* **TASK REQUIREMENTS**:
Return the records in full, with every character preserved.

START GIVEN INFORMATION

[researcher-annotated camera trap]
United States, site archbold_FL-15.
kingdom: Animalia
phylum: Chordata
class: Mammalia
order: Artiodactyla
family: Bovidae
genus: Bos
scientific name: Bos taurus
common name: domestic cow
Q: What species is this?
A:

END GIVEN INFORMATION

* **EXPECTED ANSWER**:
[researcher-annotated camera trap]
United States, site archbold_FL-15.
kingdom: Animalia
phylum: Chordata
class: Mammalia
order: Artiodactyla
family: Bovidae
genus: Bos
scientific name: Bos taurus
common name: domestic cow
Q: What species is this?
A:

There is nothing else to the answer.